DOCUMENT PASSAGE:
•••••

Data structures¶
These are the data structures provided by MLXP to handle configuration options and data
The schemas
Classes¶
Structures for validating the configurations.
- class mlxp.data_structures.schemas.ConfigVersionManager(name: str = '???')[source]¶
Bases:
object
Structure of the config file for the version manager.
- class mlxp.data_structures.schemas.ConfigGitVM(name: str = 'mlxp.GitVM', parent_work_dir: str = './.work_dir', compute_requirements: bool = False)[source]¶
Bases:
ConfigVersionManager
Configs for using the GitVM version manager.
It inherits the structure of the class VersionManager.
- class mlxp.data_structures.schemas.ConfigLogger(name: str = 'mlxp.DefaultLogger', parent_log_dir: str = './logs', forced_log_id: int = -1, log_streams_to_file: bool = False)[source]¶
Bases:
object
Structure of the config file for the logs.
The outputs for each run are saved in a directory of the form ‘parent_log_dir/log_id’ which is stored in the variable ‘path’ during execution.
- parent_log_dir: str¶
Absolute path of the parent directory where the logs of a run are stored. (default “./logs”)
- forced_log_id: int¶
An id optionally provided by the user for the run. If forced_log_id is positive, then the logs of the run will be stored under ‘parent_log_dir/forced_log_id’. Otherwise, the logs will be stored in a directory ‘parent_log_dir/log_id’ where ‘log_id’ is assigned uniquely for the run during execution.
- class mlxp.data_structures.schemas.Info(status: str = 'STARTING', current_file_path: str = '', executable: str = '', hostname: str = '', process_id: int = -1, start_date: Any = '', start_time: Any = '', end_date: Any = '', end_time: Any = '', work_dir: str = '/tmp/tmpork1so9r/a96cd66dd690399be0478e073810d9a43d58851c/docs', logger: Any | None = None, scheduler: Any | None = None, version_manager: Any | None = None)[source]¶
Bases:
object
A structure storing general information about the run.
The following variables are assigned during execution.
- status: str¶
Status of a job. The status can take the following values:
STARTING: The metadata for the run have been created.
RUNNING: The experiment is currently running.
COMPLETE: The run is complete and did not through any error.
FAILED: The run stoped due to an error.
- start_date: Any¶
Date at which job started.
- start_time: Any¶
Time at which job started.

•••••

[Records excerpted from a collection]
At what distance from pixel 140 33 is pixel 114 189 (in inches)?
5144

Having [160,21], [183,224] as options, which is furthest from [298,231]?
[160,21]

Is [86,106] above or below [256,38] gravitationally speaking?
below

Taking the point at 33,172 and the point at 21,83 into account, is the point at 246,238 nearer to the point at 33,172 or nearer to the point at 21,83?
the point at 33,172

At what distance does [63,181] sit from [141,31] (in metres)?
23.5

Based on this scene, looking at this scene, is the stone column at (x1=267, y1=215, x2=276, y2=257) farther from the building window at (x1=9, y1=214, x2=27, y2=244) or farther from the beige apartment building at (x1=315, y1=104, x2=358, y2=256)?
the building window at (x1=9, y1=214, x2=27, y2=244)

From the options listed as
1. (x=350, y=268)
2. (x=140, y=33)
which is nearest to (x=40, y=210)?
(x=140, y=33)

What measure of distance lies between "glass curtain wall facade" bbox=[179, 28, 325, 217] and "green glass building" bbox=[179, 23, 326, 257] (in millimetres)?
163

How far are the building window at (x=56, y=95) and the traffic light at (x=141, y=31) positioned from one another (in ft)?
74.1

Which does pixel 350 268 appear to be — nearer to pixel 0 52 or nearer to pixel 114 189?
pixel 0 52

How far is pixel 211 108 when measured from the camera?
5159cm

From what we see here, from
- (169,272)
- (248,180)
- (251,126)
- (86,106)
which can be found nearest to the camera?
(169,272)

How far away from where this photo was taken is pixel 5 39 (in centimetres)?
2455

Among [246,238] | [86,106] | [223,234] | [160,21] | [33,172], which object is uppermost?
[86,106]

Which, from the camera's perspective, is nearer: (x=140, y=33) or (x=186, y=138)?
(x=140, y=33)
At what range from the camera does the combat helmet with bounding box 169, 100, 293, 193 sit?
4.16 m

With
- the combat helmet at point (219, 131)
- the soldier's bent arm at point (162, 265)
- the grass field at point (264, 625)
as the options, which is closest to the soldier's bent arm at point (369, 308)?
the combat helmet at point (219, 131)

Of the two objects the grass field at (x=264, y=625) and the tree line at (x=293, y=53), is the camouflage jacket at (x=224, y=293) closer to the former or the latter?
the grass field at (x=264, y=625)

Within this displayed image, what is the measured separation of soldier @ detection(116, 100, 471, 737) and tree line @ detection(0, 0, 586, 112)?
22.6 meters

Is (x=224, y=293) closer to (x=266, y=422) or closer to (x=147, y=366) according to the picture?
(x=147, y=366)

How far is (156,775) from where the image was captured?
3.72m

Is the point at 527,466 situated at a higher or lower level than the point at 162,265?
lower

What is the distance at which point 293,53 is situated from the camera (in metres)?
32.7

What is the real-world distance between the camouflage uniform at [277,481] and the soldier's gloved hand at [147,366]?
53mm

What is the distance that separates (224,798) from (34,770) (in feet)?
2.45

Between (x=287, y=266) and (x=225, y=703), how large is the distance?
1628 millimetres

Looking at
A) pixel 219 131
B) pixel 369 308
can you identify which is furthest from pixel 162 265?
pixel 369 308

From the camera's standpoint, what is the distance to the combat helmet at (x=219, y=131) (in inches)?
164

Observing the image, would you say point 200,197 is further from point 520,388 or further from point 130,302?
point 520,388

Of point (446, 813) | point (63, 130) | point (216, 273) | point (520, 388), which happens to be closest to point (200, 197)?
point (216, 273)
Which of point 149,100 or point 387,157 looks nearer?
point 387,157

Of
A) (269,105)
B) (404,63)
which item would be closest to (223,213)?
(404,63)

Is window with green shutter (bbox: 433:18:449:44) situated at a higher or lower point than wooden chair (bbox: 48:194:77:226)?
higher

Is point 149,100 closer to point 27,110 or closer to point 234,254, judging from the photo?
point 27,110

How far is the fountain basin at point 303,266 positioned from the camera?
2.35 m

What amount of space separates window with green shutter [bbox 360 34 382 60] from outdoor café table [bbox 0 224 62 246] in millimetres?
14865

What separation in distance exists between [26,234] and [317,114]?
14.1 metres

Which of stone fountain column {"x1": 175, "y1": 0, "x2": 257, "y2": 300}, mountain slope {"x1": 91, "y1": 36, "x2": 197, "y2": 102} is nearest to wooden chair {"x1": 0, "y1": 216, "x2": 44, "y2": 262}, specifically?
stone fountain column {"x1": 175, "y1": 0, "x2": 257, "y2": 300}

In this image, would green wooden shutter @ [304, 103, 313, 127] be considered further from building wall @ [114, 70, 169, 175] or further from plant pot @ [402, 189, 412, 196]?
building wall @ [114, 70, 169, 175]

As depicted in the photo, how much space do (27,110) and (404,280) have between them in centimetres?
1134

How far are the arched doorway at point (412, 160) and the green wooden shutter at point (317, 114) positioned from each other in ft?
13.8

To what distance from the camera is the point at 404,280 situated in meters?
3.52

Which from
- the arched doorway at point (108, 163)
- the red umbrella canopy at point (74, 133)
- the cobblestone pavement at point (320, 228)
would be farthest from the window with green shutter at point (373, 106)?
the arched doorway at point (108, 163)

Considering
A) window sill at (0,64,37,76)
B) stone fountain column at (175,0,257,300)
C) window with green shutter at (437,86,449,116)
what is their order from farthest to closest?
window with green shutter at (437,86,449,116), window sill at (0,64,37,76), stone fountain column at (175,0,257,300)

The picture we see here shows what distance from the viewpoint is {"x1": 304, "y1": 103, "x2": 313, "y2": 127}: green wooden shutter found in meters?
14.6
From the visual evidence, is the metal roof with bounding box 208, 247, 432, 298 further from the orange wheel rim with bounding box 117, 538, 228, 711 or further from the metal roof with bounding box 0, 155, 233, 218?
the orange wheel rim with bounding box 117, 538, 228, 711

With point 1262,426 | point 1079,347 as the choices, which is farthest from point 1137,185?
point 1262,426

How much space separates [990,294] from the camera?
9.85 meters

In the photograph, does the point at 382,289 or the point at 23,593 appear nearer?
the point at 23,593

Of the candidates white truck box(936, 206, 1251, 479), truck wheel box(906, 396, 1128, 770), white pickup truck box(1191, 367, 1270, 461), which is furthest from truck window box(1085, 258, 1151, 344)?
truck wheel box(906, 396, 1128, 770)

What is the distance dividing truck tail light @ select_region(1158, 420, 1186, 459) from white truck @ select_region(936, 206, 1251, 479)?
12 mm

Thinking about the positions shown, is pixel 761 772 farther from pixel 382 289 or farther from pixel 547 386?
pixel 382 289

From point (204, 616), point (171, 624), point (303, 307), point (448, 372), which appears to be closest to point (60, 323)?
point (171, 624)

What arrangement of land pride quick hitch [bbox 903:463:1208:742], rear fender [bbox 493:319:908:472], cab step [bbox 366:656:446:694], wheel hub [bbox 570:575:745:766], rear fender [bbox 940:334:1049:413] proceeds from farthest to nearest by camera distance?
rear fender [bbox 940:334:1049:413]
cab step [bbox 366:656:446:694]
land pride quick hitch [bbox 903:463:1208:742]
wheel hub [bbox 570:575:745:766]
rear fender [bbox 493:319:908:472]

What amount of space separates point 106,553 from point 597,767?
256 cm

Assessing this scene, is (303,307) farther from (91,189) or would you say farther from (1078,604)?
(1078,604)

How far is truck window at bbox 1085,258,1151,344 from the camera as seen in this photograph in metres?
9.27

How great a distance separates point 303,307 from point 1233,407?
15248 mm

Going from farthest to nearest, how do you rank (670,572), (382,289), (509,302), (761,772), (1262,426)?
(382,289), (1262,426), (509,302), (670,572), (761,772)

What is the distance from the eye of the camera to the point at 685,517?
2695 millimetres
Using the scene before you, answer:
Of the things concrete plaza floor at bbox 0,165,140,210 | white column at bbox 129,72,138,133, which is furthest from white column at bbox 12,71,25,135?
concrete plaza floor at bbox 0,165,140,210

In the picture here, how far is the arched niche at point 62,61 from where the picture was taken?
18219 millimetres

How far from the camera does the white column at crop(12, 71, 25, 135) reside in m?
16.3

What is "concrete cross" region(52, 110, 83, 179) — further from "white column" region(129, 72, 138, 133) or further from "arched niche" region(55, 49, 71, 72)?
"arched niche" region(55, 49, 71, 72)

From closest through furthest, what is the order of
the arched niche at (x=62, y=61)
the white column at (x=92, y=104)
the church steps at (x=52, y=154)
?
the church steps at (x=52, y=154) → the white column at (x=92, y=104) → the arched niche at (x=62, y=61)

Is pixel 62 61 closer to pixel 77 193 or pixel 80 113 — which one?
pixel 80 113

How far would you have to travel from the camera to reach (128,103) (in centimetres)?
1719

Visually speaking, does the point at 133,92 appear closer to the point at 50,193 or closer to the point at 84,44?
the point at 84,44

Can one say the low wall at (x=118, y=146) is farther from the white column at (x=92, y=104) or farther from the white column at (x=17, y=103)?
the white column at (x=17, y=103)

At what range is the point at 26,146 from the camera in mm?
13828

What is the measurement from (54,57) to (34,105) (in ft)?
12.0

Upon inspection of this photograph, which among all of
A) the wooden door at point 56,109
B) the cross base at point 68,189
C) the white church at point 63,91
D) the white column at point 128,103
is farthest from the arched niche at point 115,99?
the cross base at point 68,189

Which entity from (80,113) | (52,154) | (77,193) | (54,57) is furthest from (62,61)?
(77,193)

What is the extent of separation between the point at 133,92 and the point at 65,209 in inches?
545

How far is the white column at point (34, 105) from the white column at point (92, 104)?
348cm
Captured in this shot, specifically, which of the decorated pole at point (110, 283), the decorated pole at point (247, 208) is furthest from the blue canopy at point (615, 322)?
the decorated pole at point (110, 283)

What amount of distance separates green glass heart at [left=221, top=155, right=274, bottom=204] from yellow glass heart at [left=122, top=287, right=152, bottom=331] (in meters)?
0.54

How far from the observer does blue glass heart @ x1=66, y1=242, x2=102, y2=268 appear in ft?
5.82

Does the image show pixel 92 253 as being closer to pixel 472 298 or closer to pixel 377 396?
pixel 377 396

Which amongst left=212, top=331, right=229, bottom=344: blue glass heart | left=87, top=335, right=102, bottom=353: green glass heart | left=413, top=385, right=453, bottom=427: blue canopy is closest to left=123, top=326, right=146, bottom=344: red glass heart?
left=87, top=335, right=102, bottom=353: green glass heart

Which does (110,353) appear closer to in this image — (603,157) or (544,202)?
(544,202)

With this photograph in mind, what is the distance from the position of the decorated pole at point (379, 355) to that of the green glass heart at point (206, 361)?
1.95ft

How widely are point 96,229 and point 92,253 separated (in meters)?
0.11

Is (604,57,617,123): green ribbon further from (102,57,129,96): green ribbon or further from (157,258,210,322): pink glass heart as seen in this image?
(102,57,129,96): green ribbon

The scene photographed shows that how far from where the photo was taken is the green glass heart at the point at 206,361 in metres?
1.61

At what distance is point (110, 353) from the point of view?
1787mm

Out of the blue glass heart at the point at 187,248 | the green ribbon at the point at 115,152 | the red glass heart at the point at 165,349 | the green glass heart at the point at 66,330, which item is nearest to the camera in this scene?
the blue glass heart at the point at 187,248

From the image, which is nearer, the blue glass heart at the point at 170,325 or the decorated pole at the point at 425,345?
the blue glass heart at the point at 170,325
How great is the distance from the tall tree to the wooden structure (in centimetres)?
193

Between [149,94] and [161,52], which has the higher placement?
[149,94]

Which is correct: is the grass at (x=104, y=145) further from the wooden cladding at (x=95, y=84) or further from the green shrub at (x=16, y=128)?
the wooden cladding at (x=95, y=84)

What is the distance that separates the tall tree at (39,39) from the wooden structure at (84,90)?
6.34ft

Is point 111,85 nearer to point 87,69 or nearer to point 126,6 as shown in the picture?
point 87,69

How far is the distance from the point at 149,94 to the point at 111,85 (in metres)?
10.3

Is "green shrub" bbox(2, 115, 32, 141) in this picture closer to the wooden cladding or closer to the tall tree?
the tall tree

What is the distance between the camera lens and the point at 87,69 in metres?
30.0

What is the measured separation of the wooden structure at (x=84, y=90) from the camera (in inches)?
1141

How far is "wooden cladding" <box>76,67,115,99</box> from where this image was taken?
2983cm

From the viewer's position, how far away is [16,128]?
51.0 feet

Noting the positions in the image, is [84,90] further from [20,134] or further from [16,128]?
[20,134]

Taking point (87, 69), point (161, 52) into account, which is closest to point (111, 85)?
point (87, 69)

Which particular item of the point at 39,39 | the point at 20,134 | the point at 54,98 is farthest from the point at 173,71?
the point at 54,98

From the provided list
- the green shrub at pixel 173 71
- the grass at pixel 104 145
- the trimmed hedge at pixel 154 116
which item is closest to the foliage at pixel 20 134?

•••••

TASK INSTRUCTIONS: Translate this sentence from the MLXP data structures documentation into French: "The outputs for each run are saved in a directory of the form ‘parent_log_dir/log_id’ which is stored in the variable ‘path’ during execution."

TASK SOLUTION: Les sorties de chaque exécution sont enregistrées dans un répertoire de la forme ‘parent_log_dir/log_id’, qui est stocké dans la variable ‘path’ pendant l'exécution.